= Pi-HaHiroth =

Fourth station of the Exodus

Pi-HaHiroth (פִּי הַחִירֹת Pī haḤīrōṯ), is the fourth station of the Exodus mentioned in . The fifth and sixth stations Marah and Elim are located on the Red Sea. The biblical books Exodus and Numbers refer to Pi-HaHiroth as the place where the Israelites encamped between Migdol and the sea, opposite Baal Zephon, while awaiting an attack by the Pharaoh, prior to crossing the Red Sea.

==Etymology==
Some Egyptologists think the name reflects the Egyptian pr-ḥwt-ḥrt, a place mentioned in Papyrus Anastasis III. In fact, part of the mystery can be resolved by understanding the initial syllable ′Pi,′ which corresponds to the Egyptian word Pr or Pi, as House of such as in ′Pithom′ or ′Pi-Ramesses′. The next literary fragment ′Ha′ (ḥwt) would indicate the ′temple′, representing an Egyptian convention beginning with the hieroglyphic pr-ḥwt, “estate of the temple”, while the fact that the name ends with the goddess determinative indicates that the final element, ḥrt, is theophoric.

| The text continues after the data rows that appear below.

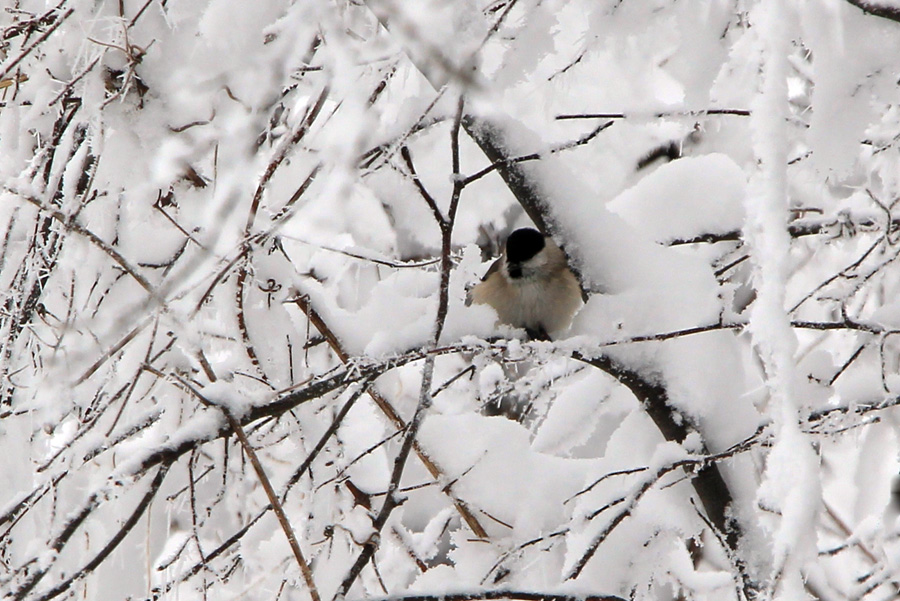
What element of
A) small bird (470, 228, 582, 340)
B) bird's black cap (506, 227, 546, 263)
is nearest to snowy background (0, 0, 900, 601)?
small bird (470, 228, 582, 340)

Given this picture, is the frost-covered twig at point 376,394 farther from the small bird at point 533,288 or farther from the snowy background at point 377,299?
the small bird at point 533,288

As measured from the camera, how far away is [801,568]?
0.84m

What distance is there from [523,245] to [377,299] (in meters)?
1.13

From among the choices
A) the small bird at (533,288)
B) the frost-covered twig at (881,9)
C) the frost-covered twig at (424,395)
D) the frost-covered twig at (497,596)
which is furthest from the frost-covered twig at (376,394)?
the frost-covered twig at (881,9)

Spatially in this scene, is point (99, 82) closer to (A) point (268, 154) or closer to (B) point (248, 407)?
(A) point (268, 154)

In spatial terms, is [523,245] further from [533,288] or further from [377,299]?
[377,299]

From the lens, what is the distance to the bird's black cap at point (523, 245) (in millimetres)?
3236

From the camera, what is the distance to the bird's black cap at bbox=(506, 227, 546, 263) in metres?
3.24

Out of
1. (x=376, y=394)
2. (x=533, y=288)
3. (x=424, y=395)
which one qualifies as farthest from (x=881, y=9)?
(x=533, y=288)

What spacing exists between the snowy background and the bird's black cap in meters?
0.47

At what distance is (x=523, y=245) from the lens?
3252mm

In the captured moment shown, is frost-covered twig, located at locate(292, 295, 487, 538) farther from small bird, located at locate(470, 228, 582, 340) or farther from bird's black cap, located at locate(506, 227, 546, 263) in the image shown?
bird's black cap, located at locate(506, 227, 546, 263)

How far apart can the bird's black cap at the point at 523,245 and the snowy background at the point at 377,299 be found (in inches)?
18.4

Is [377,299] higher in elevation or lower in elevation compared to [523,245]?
lower
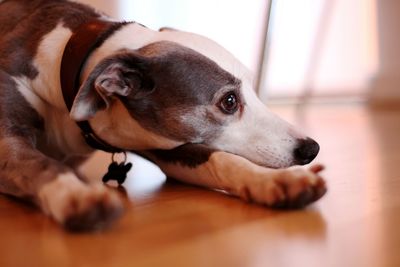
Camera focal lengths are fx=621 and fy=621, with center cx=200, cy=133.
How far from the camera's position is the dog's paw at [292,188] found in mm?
1176

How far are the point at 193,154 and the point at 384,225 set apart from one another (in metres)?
0.47

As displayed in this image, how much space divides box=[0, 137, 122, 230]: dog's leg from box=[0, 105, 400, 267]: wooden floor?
27 mm

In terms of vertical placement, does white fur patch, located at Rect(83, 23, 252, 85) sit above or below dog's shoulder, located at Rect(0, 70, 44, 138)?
above

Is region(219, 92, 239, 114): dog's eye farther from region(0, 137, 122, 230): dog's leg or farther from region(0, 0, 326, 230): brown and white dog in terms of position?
region(0, 137, 122, 230): dog's leg

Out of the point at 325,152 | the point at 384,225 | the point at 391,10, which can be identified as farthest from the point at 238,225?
the point at 391,10

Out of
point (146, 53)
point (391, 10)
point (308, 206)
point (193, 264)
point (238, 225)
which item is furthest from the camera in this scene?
point (391, 10)

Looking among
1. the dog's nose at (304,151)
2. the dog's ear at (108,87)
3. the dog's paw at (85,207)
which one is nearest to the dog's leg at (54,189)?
the dog's paw at (85,207)

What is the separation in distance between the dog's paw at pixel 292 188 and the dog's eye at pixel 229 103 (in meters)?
0.25

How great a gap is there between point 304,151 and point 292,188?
27cm

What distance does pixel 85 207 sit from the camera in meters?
0.97

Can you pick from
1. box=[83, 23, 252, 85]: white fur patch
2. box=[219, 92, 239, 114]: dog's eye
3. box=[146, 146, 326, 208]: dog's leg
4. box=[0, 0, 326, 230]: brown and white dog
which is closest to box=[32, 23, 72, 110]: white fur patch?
box=[0, 0, 326, 230]: brown and white dog

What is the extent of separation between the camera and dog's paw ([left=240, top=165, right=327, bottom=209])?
3.86ft

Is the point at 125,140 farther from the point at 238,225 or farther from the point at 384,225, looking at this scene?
the point at 384,225

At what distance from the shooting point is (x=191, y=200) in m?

The Revised Version of the Bible at the first use of the name Pi-HaHiroth has a link to a footnote that says "Or, where the desert tracks begin".

==Identification==
The Egyptologist David A. Falk suggests that Pi-HaHiroth was located somewhere on the way from the Sea of Reeds (pȜ ṯwfy) towards Pi-Ramesses, based on the description of the site's location in Papyrus Anastasis III. Strong's Concordance simply locates Pi-HaHiroth as 'a place on the eastern border of Egypt'.